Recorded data

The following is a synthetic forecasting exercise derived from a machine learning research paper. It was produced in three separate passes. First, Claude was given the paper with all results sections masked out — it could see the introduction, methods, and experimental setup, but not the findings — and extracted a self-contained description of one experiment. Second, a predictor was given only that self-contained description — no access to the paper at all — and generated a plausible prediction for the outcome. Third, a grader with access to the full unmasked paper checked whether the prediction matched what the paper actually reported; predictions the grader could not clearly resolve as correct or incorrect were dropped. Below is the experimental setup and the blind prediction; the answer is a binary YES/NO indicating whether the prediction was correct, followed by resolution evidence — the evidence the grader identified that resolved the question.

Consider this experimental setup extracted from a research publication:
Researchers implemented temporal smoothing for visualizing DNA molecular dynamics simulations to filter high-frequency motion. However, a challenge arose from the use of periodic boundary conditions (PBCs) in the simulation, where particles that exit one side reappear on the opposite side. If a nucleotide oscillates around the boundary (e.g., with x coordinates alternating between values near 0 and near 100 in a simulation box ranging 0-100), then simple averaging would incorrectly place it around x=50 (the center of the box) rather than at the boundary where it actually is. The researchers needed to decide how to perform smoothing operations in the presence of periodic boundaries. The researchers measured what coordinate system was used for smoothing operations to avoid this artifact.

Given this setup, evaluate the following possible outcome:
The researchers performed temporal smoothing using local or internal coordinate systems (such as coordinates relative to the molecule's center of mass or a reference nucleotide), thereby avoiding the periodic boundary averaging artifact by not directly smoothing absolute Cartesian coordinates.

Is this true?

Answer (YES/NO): NO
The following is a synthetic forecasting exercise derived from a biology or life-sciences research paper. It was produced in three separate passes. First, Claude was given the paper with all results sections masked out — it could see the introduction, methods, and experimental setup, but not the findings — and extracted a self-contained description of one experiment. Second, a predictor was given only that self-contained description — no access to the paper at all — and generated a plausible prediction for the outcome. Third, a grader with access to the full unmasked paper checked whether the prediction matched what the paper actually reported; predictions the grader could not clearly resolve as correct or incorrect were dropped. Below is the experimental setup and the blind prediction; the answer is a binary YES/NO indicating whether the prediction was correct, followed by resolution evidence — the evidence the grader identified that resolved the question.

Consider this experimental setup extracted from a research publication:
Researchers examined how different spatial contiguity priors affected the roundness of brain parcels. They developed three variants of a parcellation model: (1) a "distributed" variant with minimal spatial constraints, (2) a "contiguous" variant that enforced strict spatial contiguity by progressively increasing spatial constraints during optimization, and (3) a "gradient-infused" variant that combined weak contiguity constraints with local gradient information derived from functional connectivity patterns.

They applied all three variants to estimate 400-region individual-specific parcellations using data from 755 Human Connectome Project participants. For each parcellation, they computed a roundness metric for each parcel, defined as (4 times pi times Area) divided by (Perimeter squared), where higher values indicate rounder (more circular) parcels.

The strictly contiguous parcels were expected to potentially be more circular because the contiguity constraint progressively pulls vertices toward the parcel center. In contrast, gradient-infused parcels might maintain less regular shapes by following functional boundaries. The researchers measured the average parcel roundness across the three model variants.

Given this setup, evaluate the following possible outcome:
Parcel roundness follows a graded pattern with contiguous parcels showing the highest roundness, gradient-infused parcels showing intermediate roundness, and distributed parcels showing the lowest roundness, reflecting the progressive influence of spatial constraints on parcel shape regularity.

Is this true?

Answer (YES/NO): YES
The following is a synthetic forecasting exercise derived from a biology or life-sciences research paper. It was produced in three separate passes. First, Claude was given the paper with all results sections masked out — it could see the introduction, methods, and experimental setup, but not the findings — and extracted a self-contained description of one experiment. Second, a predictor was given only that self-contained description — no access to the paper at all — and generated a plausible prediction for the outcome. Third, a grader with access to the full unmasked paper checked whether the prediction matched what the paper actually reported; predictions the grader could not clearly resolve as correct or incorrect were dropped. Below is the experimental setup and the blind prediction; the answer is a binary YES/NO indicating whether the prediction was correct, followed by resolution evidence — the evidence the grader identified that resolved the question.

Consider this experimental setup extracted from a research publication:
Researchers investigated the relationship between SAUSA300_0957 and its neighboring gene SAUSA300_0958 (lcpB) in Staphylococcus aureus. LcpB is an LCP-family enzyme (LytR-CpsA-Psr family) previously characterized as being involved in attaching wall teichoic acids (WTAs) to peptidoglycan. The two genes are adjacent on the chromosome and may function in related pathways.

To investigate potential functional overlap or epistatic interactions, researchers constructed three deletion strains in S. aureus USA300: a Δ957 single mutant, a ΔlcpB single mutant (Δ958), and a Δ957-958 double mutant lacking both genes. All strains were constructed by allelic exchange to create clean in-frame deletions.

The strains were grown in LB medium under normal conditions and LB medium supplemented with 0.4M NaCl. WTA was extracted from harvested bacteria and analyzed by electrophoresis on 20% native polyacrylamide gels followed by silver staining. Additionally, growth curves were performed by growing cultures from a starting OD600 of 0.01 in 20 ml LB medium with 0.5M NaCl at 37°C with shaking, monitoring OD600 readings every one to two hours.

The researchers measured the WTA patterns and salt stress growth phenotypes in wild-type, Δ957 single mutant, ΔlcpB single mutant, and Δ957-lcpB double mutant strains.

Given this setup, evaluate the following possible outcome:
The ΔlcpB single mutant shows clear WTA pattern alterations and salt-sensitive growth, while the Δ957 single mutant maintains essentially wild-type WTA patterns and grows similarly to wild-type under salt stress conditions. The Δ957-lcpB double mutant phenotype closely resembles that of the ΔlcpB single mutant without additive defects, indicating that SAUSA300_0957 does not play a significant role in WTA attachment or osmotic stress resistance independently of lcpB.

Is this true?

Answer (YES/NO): NO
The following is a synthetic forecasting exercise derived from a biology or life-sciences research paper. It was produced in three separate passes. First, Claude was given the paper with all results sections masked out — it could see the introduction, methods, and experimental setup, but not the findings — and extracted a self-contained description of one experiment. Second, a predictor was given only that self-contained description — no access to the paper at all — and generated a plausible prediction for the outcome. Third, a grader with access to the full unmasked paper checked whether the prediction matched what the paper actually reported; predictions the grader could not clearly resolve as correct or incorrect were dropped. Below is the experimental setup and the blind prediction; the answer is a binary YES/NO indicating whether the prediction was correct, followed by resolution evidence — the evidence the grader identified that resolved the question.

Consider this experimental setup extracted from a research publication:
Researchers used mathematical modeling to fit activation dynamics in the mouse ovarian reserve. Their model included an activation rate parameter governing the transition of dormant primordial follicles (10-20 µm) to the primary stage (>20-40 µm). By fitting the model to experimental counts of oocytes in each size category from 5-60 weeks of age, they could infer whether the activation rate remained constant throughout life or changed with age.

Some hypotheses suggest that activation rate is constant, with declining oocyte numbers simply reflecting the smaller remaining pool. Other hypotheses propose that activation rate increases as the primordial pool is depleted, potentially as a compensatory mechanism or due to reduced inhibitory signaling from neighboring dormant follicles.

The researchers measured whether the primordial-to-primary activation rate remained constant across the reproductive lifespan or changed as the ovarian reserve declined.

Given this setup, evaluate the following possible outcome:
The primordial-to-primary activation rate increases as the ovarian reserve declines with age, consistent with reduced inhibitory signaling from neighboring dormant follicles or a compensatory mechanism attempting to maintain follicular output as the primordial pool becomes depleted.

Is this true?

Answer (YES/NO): NO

Work item: Filter the records for lines holding the string "across". Copy each one.

Expected answer:
The strictly contiguous parcels were expected to potentially be more circular because the contiguity constraint progressively pulls vertices toward the parcel center. In contrast, gradient-infused parcels might maintain less regular shapes by following functional boundaries. The researchers measured the average parcel roundness across the three model variants.
The researchers measured whether the primordial-to-primary activation rate remained constant across the reproductive lifespan or changed as the ovarian reserve declined.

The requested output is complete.